(Given data begins)
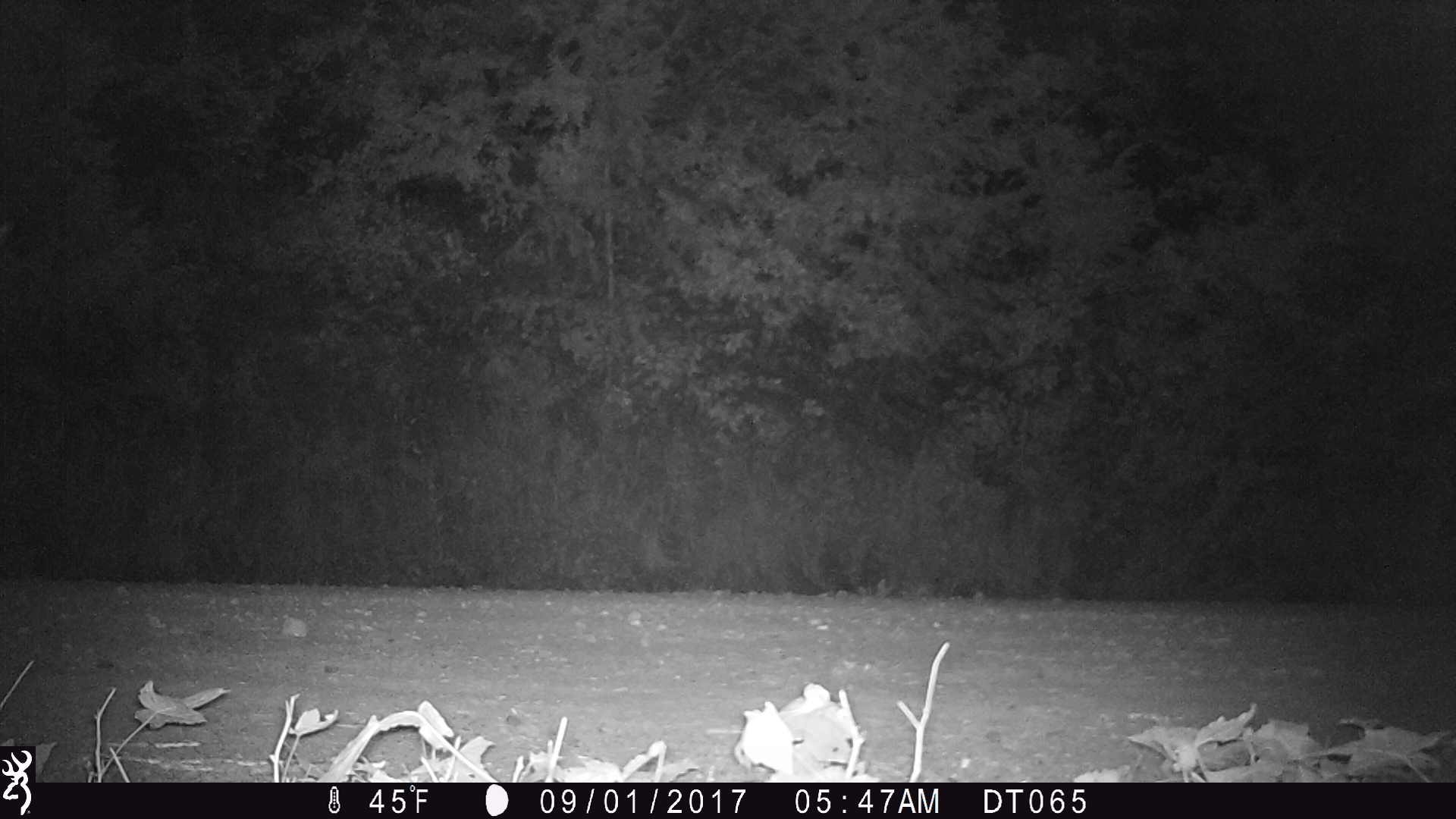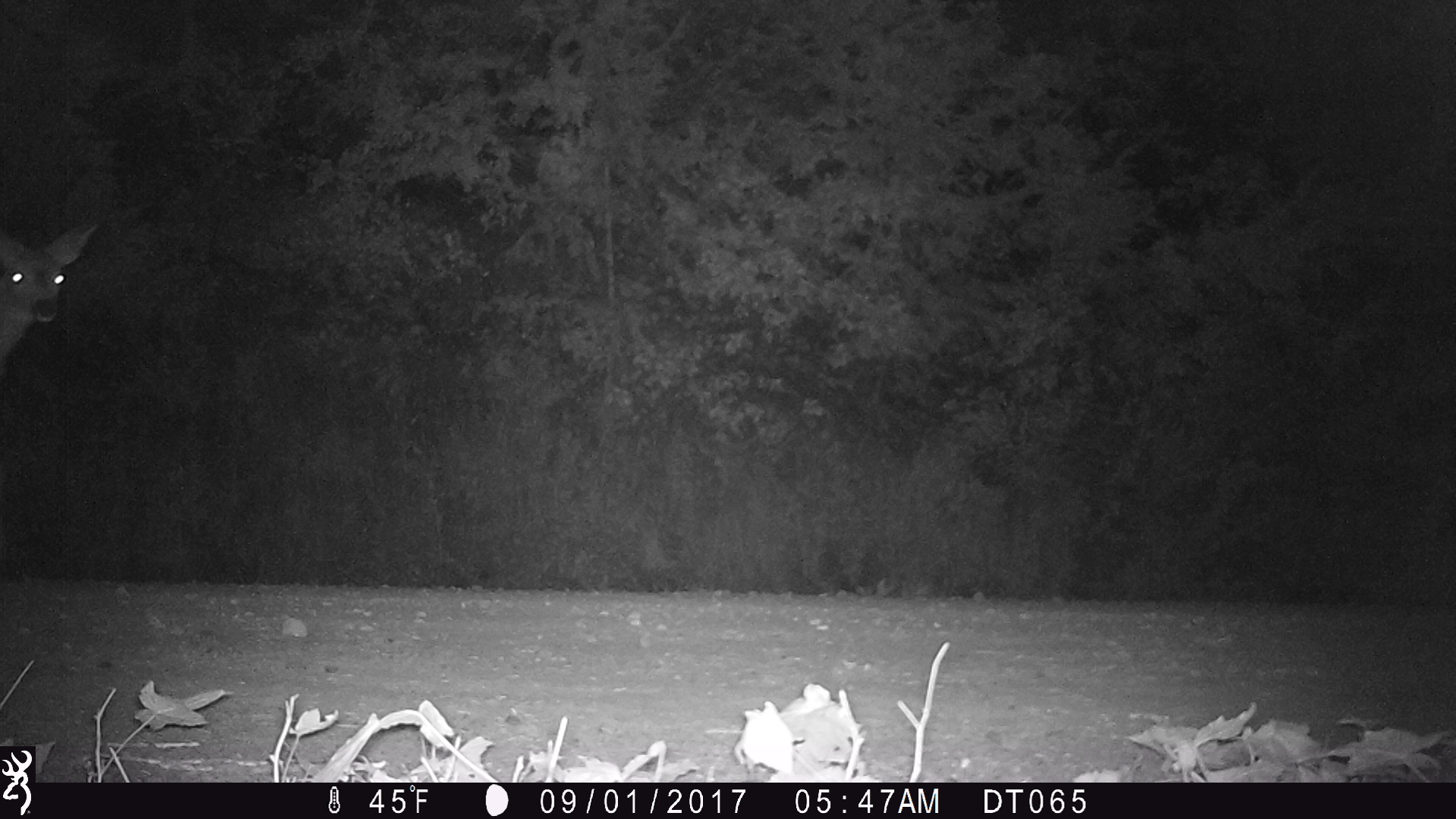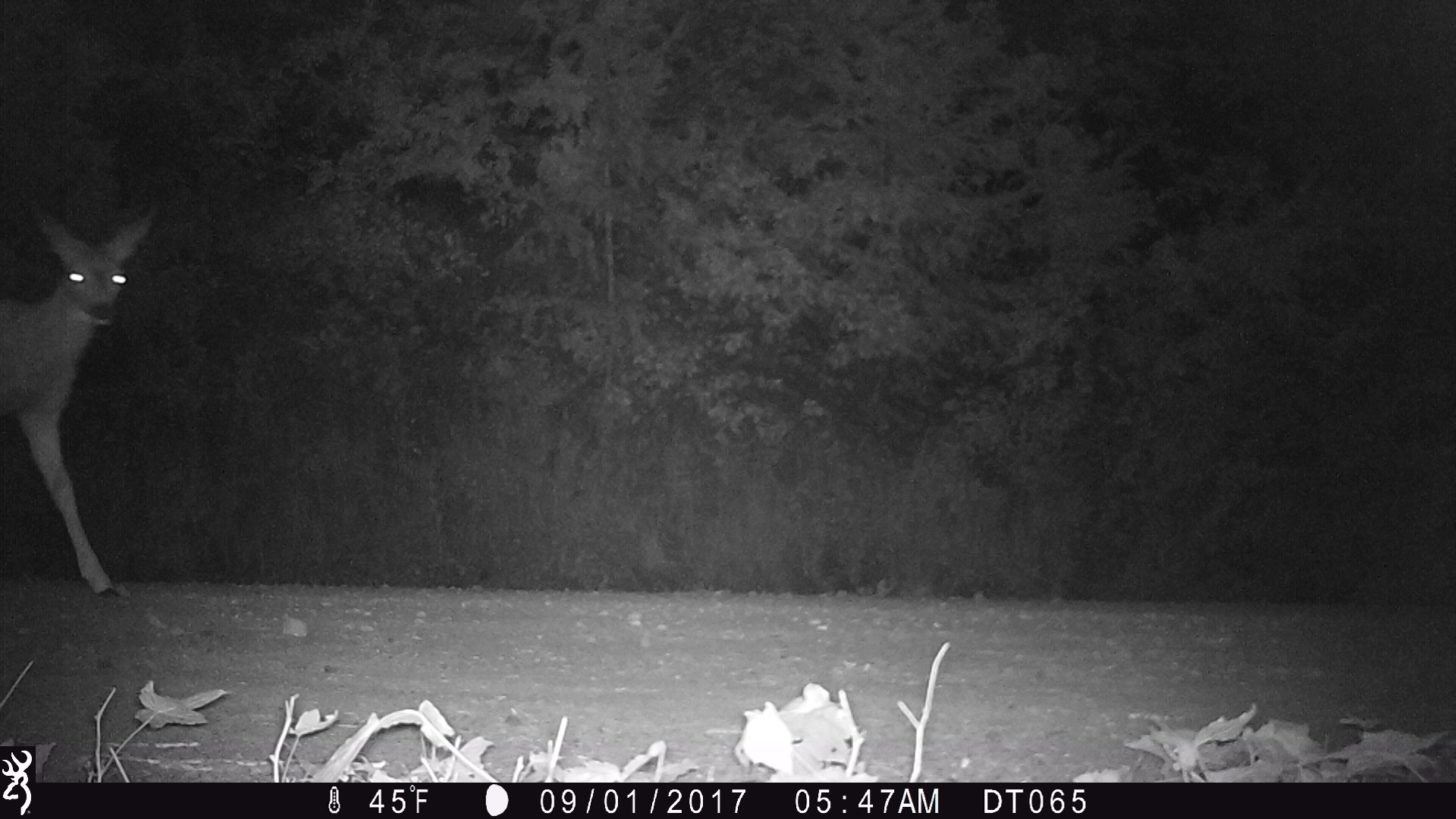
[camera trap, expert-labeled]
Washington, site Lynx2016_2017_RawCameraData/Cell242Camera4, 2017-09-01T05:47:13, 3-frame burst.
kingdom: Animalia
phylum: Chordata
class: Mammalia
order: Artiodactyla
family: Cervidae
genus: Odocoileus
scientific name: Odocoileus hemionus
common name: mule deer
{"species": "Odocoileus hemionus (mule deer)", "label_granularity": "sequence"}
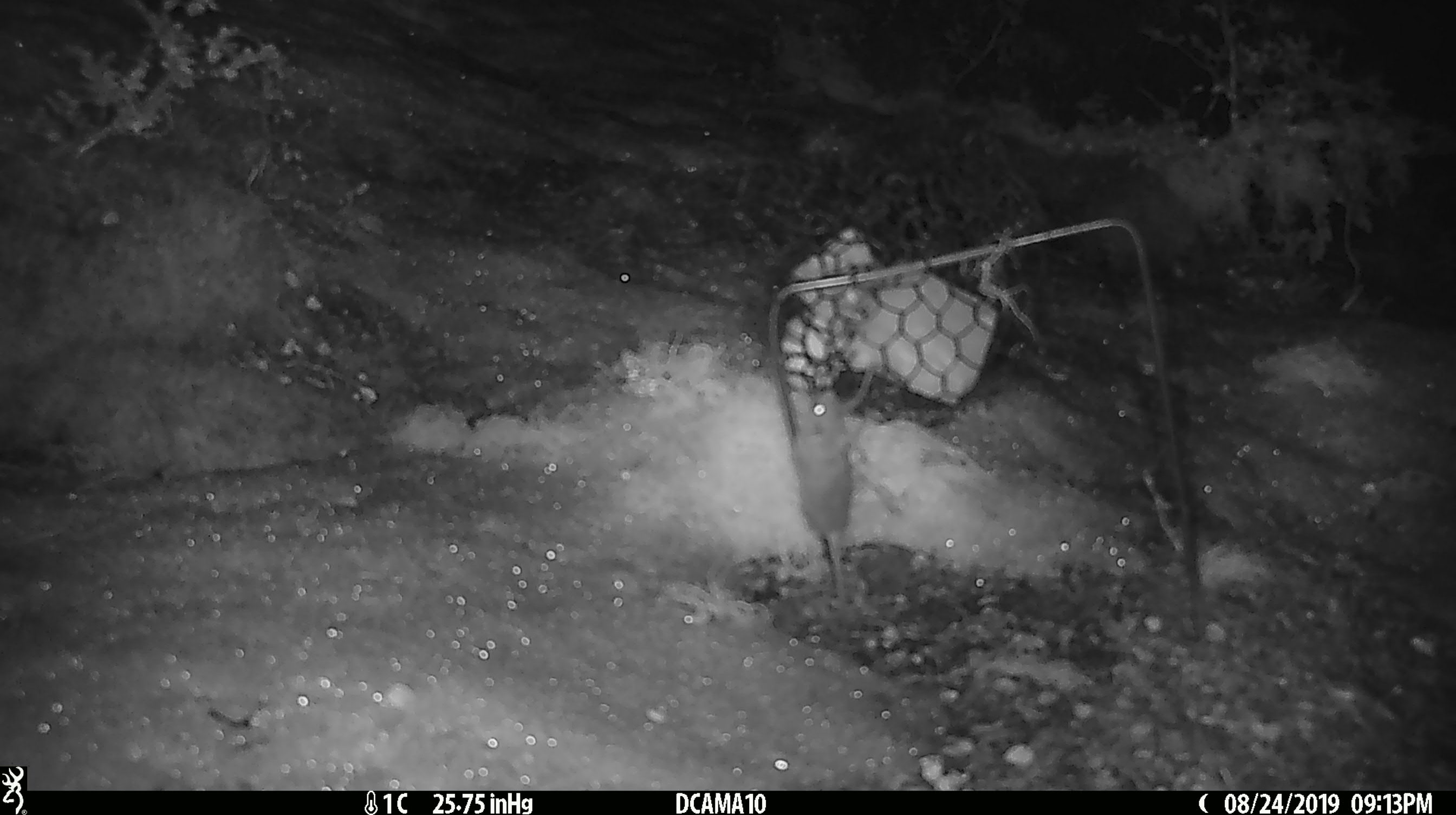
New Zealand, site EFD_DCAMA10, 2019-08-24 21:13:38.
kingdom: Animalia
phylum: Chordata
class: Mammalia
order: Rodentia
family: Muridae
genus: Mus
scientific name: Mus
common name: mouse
(Given data ends)
**Instructions to follow:** Give back each line above exactly, with pictures dropped.

**Answer:**
[camera trap, expert-labeled]
Washington, site Lynx2016_2017_RawCameraData/Cell242Camera4, 2017-09-01T05:47:13, 3-frame burst.
kingdom: Animalia
phylum: Chordata
class: Mammalia
order: Artiodactyla
family: Cervidae
genus: Odocoileus
scientific name: Odocoileus hemionus
common name: mule deer
{"species": "Odocoileus hemionus (mule deer)", "label_granularity": "sequence"}
New Zealand, site EFD_DCAMA10, 2019-08-24 21:13:38.
kingdom: Animalia
phylum: Chordata
class: Mammalia
order: Rodentia
family: Muridae
genus: Mus
scientific name: Mus
common name: mouse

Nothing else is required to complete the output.